EXTRACT PROVIDED:
───

Data Science For Trucking? Who Knew?

How To Manage One Million Vehicles With Big Data – Forbes.

The above link goes to a great story about using data science. What makes the story great is the company. It is not a science company or a tech startup. It is a truck management company. Data science is truly reaching all industries.

Data Without Borders is now DataKind

The Non-Profit Organization Data Without Borders has renamed itself to DataKind.

Here is the official announcement.

DataKind is an organisation that matches data from non-profit and government organisations with data scientists. DataKind hosts weekend DataDives and they are planning to build a DataCorps. See a previous post, Use Data Science to Help The World, to find out more about what DataKind is all about.

Big data: The next frontier for innovation, competition, and productivity | McKinsey & Company

Big Data: The next frontier for innovation, competition, and productivity | McKinsey Global Institute | Technology & Innovation | McKinsey & Company.

This report by McKinsey & Company is frequently referenced, so I thought I should post a link to it. It includes the following quote about the lack of talent to fill Big Data positions.

By 2018, the United States alone could face a shortage of 140,000 to 190,000 people with deep analytical skills as well as 1.5 million managers and analysts with the know-how to use the analysis of big data to make effective decisions.

This quote is why now is a great time to be learning to become a data scientist.

Twitter, NoSQL and Data Analysis

This is a lengthy but very good slide deck on the what/why of the tools used at Twitter.

Note: The slide deck is about 2 years old.

Hans Rosling and GapMinder

Hans Rosling, co-founder of GapMinder Foundation, provides a good Ted Talk about HIV in the world. He does an excellent job of using data to highlight countries(not continents) that have the most serious problems. He also states some reasons why HIV/AIDS is not dropping off as quickly in some rich countries.

Here is a second Ted Talk by Hans Rosling. This one is a bit more entertaining, but it still contains excellent use of data. Hint: He shows why the washing machine is so important.

───

RECORD EXTRACTS:
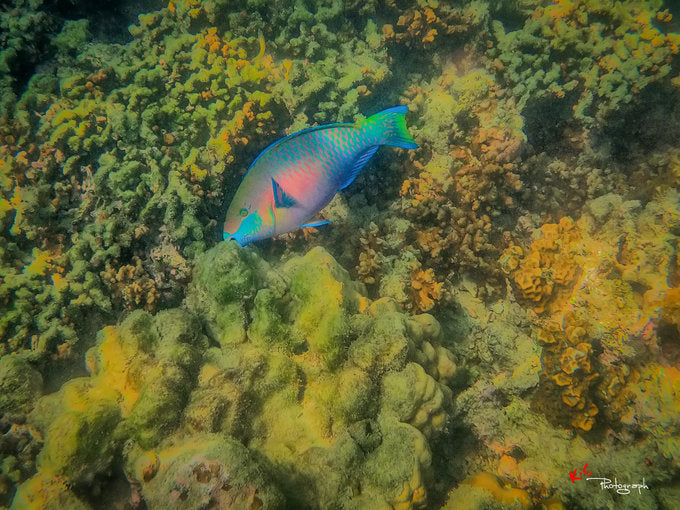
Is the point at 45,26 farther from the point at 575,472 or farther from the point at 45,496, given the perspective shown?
the point at 575,472

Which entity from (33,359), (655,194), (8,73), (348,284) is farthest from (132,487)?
(655,194)

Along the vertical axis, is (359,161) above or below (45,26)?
below

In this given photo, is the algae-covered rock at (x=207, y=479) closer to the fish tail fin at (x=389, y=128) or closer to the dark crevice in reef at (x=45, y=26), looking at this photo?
the fish tail fin at (x=389, y=128)

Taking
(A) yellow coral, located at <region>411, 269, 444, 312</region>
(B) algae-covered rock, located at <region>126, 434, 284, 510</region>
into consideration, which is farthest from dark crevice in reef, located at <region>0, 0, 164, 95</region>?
(A) yellow coral, located at <region>411, 269, 444, 312</region>

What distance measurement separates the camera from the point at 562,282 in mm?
3807

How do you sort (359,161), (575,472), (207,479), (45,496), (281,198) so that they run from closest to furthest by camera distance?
(207,479) → (45,496) → (281,198) → (359,161) → (575,472)

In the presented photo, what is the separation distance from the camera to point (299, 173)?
2.69 metres

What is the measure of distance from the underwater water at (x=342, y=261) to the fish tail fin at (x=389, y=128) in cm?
4

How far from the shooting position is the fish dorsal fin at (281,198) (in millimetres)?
2615

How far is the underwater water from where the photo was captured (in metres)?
2.31

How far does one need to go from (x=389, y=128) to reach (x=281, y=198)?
1.02 m

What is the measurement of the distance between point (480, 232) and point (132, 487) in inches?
145

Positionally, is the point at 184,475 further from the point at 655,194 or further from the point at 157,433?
the point at 655,194

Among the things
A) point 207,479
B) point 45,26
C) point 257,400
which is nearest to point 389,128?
point 257,400
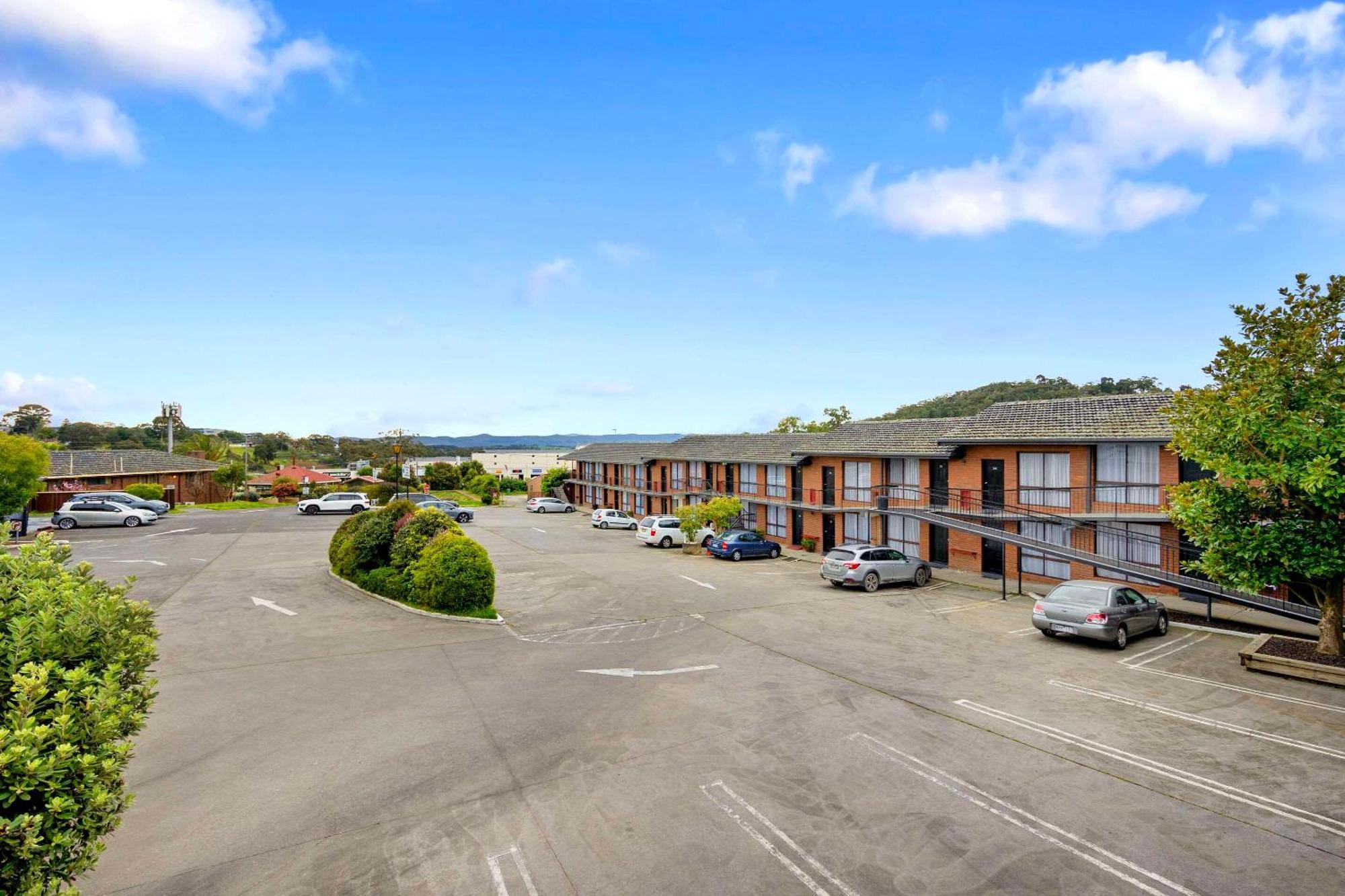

───

PARTS OF THE EXERCISE:
1 – Reproduce the portion of the data science posts starting with "The above link" and going on through "itself to DataKind.".
2 – According to the data science posts, how large a shortage of people with deep analytical skills could the United States face by 2018?
Rely solely on the data science posts.

ANSWERS PROVIDED:
1 –
The above link goes to a great story about using data science. What makes the story great is the company. It is not a science company or a tech startup. It is a truck management company. Data science is truly reaching all industries.

Data Without Borders is now DataKind

The Non-Profit Organization Data Without Borders has renamed itself to DataKind.

2 – 140,000 to 190,000 people.